Internacional

Aumenta no mundo o número de vítimas de ataques virtuais

Se encontram brechas, hackers invadem. Em 2019, quase um milhão de pessoas sofreu ataques virtuais como roubo de senhas, um aumento de 60% em relação a 2018.

No mundo inteiro, o número de vítimas de ataques virtuais só cresce.
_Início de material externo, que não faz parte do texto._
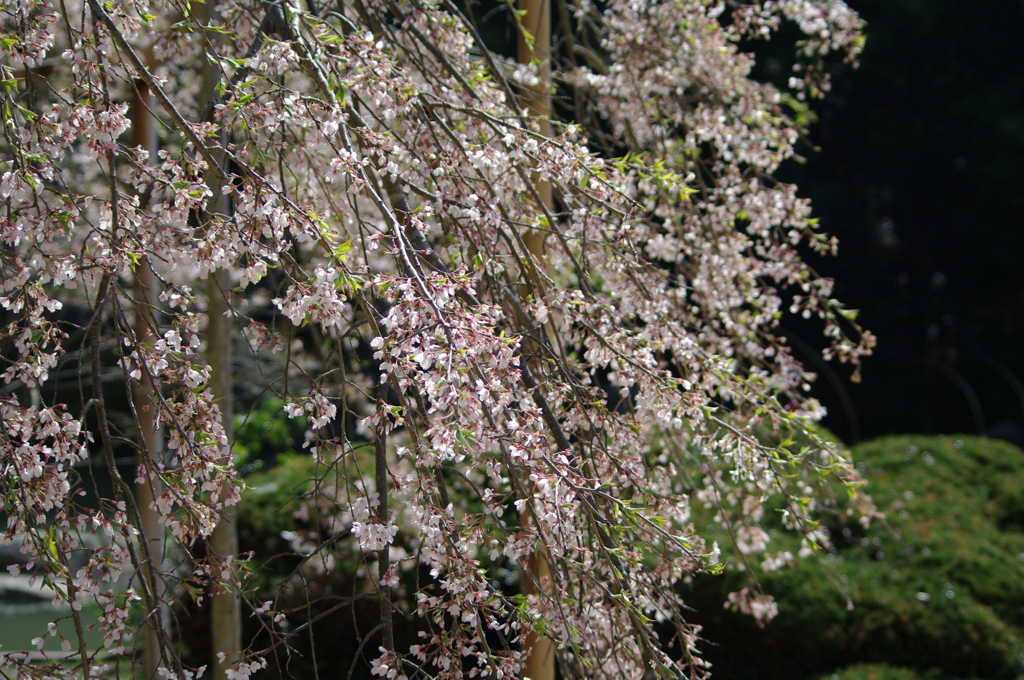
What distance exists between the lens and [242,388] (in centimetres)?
760

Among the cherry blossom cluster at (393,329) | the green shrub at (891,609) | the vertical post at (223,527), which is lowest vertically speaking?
the green shrub at (891,609)

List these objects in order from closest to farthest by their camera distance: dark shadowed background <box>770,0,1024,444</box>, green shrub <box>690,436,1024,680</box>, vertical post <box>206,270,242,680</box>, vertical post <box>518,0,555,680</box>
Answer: vertical post <box>518,0,555,680</box> < vertical post <box>206,270,242,680</box> < green shrub <box>690,436,1024,680</box> < dark shadowed background <box>770,0,1024,444</box>

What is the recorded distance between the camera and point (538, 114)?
2314 millimetres

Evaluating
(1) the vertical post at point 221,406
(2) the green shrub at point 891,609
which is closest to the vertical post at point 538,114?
(1) the vertical post at point 221,406

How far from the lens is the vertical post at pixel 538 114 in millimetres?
2203

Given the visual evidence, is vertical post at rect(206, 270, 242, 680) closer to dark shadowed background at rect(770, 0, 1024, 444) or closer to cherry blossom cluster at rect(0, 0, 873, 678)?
cherry blossom cluster at rect(0, 0, 873, 678)

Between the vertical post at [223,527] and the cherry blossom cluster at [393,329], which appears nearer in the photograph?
the cherry blossom cluster at [393,329]

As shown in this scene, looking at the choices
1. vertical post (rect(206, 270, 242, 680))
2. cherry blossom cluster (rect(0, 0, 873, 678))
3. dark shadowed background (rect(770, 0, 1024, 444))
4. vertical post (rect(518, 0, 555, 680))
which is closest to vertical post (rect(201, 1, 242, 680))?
vertical post (rect(206, 270, 242, 680))

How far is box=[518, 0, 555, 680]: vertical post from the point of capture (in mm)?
2203

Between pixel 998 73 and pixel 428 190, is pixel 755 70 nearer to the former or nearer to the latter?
pixel 998 73

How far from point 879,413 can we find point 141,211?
30.9 feet

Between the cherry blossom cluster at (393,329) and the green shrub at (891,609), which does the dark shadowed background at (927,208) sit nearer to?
the green shrub at (891,609)

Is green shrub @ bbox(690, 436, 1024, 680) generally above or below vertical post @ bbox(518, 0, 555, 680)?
below

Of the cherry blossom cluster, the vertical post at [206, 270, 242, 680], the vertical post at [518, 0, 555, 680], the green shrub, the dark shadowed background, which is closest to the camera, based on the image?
the cherry blossom cluster
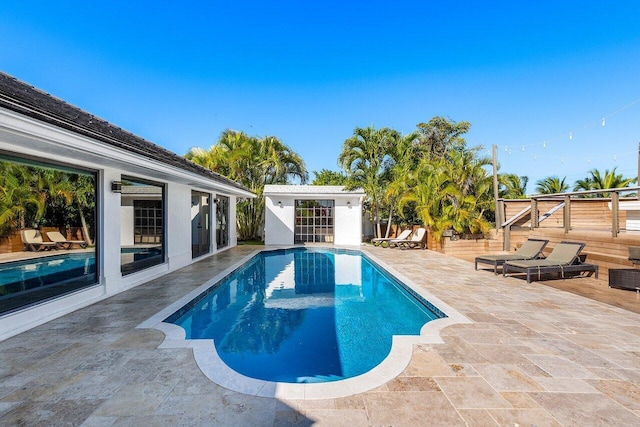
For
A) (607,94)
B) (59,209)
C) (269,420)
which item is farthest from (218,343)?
(607,94)

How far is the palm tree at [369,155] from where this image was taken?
1725 centimetres

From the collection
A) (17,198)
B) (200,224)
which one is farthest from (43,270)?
(200,224)

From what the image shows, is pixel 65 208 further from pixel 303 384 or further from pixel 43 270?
pixel 303 384

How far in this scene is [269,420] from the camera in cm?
258

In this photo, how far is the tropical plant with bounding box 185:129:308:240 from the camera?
1730cm

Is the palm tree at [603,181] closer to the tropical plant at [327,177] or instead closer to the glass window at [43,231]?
the tropical plant at [327,177]

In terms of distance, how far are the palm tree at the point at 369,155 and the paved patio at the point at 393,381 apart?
41.1 ft

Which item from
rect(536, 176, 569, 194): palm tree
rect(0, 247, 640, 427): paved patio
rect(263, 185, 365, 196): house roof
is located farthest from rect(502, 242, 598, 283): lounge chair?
rect(536, 176, 569, 194): palm tree

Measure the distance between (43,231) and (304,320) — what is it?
5287 mm

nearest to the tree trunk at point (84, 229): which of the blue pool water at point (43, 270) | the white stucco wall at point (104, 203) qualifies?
the white stucco wall at point (104, 203)

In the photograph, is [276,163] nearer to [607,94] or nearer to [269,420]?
[269,420]

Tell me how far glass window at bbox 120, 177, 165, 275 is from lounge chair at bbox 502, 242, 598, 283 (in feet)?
33.2

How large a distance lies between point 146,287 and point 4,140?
4.15m

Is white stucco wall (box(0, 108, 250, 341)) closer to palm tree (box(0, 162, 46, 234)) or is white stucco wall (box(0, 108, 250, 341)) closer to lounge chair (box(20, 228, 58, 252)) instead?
palm tree (box(0, 162, 46, 234))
Os hackers agem quando encontram brechas que a gente deixa sem perceber.

Com ele na mão o tempo todo, as nossas informações mais preciosas também andam por aí.

“É só apertar o botãozinho e está tudo ali registrado”, diz a comerciante Teresinha Ferrão.

“Eu tenho documentos digitalizados no meu celular, eu tenho senhas, fotos”, confirma Rafaela Oliveira Marques.

“Não tenho proteção nenhuma no meu”, admite Antonio Carlos Pires, também comerciante.

A gente tem que pensar e agir no mundo virtual como faz no real. A segurança de uma casa, por exemplo, é uma preocupação para todo mundo. Ninguém sai e deixa a porta aberta. Quando dá, também instala câmeras de segurança, alarme, sobe muro, grade. Tudo para ficar mais protegido. O mesmo raciocínio pode ser usado quando a gente estiver nos computadores ou celulares. Isso porque, se a gente ignorar a segurança, é como se estivéssemos numa casa desprotegida.

Se encontram brechas, os hackers invadem. Em 2019, quase um milhão de pessoas no mundo sofreram ataques virtuais como roubo de senhas, um aumento de quase 60% em relação a 2018.

O assistente social Márcio Salvatore passou por isso.

“Mandaram o link, você tem que se cadastrar, colocar todos os seus dados e depois te dão um prêmio. Quando cheguei na loja ela falou: não, a gente não está dando nenhum brinde, isso não procede e eu falei e agora onde será que foram meus dados.”

O americano Andrew Bindner é especialista em segurança há 20 anos e foi para São Paulo mostrar que até um carro pode ser hackeado. Ele conta que, quando você conecta seu celular no bluetooth, um criminoso pode usar um dos seus aplicativos para acessar e controlar toda a parte eletrônica do carro. O objetivo é assustar a vítima e pedir dinheiro, uma espécie de resgate.

Um ataque tão sofisticado como esse já foi feito nos Estados Unidos. Por isso, ele aconselha a só baixar no celular aplicativos confiáveis, ler a política de segurança, e ter senhas longas, com mais de dez caracteres.

Pesquisadores americanos descobriram que bandidos podiam até invadir aparelhos de insulina pelo controle remoto e chantagear o fabricante. Ricardo Tavares é especialista em segurança na internet e dá algumas dicas.

“Manter todos os dispositivos atualizados. O celular também precisa de antivírus”.

Ele diz que o golpe mais comum ainda é por e-mails e mensagens de celular pedindo para a vítima clicar em algum link que rouba dados e senhas.

“Vai abrir aquele programa e o seu computador vai ser controlado sem que você perceba. Desconfie de algo que chame muita atenção, algo que te dê uma vantagem incrível, porque, do outro lado, tem um ganho desconhecido.”